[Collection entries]
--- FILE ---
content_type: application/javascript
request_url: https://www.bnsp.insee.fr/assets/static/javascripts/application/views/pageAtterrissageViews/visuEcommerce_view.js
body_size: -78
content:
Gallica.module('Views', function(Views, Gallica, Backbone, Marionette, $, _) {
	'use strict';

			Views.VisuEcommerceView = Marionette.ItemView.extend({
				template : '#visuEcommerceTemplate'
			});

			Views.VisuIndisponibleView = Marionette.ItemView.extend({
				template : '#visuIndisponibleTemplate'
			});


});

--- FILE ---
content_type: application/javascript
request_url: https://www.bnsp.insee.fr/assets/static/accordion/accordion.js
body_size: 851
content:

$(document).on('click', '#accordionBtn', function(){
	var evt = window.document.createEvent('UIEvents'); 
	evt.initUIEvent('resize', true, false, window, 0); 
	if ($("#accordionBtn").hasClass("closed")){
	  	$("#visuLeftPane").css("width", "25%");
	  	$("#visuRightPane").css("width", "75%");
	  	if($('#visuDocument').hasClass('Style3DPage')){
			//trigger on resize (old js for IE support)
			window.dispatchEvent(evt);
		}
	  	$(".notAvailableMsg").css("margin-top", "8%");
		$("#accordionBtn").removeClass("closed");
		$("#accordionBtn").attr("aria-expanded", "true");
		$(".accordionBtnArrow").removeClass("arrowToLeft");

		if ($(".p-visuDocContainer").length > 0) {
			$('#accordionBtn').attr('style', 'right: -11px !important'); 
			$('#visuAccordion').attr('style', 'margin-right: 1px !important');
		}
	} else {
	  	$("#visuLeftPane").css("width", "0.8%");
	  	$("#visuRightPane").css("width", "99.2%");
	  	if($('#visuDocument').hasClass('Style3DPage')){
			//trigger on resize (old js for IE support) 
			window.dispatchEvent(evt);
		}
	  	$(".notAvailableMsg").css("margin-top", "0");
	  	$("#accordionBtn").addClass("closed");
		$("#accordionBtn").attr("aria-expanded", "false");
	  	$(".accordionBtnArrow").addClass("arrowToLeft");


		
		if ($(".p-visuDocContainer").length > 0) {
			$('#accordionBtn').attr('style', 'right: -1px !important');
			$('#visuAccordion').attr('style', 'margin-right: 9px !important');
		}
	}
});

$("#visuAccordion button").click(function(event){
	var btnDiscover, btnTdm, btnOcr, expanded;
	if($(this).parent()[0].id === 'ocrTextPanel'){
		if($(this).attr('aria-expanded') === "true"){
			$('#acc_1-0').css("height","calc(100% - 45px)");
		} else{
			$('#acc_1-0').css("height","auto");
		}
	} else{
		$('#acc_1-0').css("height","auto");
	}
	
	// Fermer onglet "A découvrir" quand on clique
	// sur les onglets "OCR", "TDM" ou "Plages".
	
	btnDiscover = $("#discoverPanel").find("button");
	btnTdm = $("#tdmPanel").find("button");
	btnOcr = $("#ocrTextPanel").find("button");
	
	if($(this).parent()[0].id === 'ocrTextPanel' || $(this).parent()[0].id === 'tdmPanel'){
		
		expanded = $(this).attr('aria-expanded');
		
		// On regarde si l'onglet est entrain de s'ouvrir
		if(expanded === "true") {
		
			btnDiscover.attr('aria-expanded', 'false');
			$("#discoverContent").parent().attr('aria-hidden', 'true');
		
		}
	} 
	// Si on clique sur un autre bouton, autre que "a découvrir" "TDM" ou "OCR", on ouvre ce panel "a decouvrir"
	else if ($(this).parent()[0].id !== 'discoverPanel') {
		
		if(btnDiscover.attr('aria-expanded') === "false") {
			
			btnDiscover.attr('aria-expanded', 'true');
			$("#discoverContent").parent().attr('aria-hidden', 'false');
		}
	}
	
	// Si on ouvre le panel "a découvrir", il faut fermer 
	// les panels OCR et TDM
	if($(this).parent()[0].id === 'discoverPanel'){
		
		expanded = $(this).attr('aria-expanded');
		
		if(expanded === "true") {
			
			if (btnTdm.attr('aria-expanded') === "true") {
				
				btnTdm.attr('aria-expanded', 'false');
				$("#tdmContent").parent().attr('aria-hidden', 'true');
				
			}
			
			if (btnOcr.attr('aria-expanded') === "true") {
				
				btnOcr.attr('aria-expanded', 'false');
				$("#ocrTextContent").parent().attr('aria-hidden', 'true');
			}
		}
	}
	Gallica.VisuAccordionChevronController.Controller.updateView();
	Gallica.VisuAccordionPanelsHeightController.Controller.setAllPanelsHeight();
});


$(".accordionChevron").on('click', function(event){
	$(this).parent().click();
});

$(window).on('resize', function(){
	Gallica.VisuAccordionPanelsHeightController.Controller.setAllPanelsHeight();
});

...

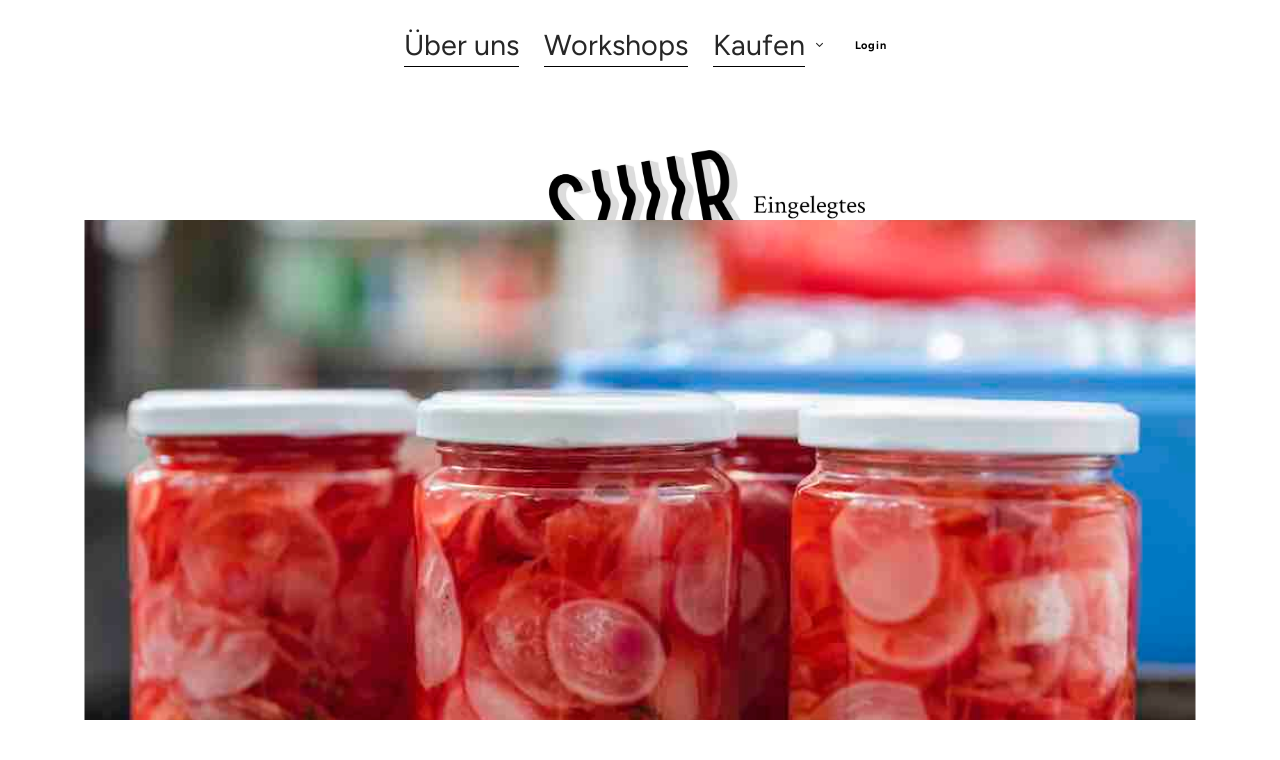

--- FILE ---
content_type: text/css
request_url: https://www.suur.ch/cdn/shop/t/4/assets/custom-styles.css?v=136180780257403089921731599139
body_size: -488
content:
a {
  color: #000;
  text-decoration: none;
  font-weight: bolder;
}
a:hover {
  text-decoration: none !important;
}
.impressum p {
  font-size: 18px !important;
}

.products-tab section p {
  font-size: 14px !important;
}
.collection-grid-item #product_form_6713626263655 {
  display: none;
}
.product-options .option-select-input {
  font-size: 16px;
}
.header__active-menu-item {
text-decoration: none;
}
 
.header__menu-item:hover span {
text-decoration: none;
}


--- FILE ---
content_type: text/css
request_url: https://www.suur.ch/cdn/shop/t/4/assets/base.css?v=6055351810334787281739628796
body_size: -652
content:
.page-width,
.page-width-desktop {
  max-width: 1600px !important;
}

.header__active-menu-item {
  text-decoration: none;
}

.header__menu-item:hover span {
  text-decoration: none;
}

...

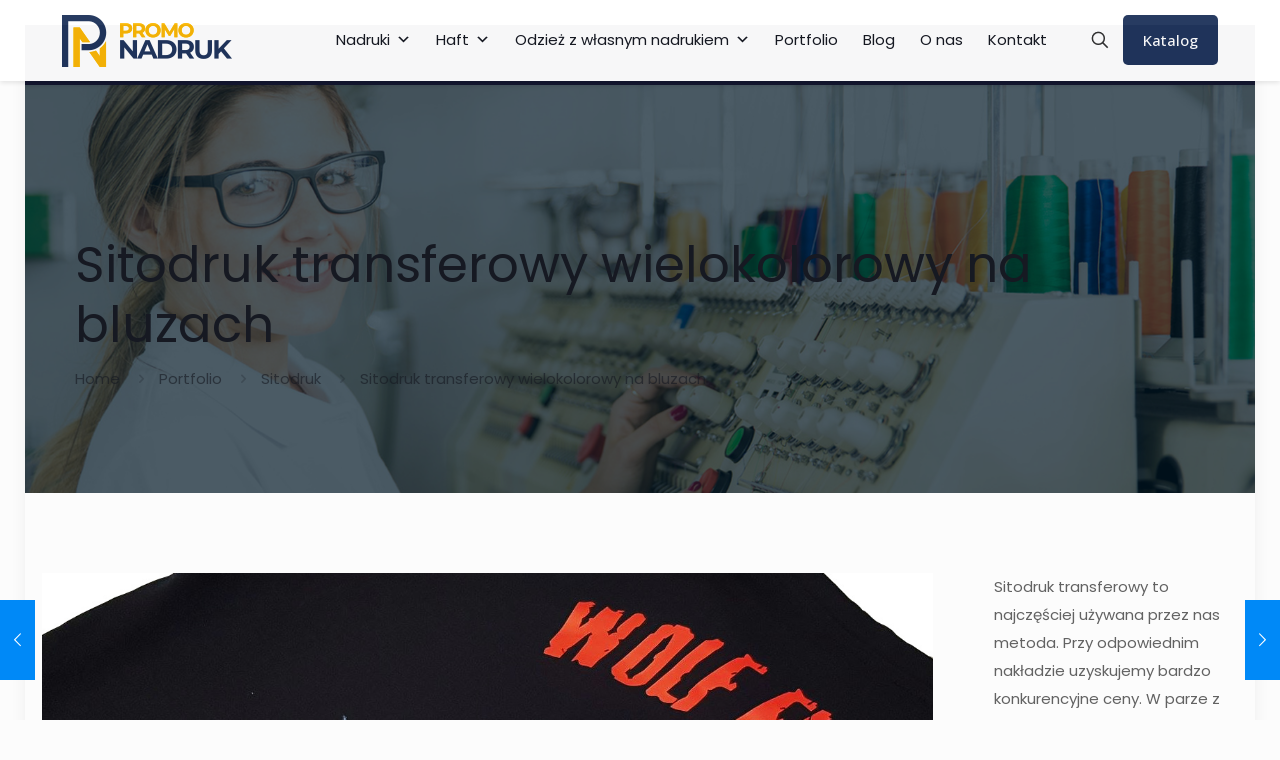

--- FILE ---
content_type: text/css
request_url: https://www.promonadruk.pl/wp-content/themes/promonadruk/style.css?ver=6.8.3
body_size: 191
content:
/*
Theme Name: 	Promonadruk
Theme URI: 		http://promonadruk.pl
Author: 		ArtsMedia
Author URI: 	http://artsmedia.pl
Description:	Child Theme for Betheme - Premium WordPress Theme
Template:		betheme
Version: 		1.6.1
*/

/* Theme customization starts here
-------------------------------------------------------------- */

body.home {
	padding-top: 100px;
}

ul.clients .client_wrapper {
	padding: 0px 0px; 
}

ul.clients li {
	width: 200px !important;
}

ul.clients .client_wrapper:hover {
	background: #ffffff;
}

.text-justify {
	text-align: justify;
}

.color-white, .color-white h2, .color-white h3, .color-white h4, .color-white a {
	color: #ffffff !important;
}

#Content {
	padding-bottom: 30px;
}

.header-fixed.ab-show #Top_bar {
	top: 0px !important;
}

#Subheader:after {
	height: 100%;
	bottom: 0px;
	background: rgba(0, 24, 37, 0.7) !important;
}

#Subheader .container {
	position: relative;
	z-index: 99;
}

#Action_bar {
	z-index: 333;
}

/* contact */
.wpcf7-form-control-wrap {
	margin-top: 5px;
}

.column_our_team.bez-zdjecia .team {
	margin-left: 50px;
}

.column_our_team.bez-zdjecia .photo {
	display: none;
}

Exercise aim:
Scan the records above, then copy out each line that mentions "ItemView".

Output for this exercise:
			Views.VisuEcommerceView = Marionette.ItemView.extend({
			Views.VisuIndisponibleView = Marionette.ItemView.extend({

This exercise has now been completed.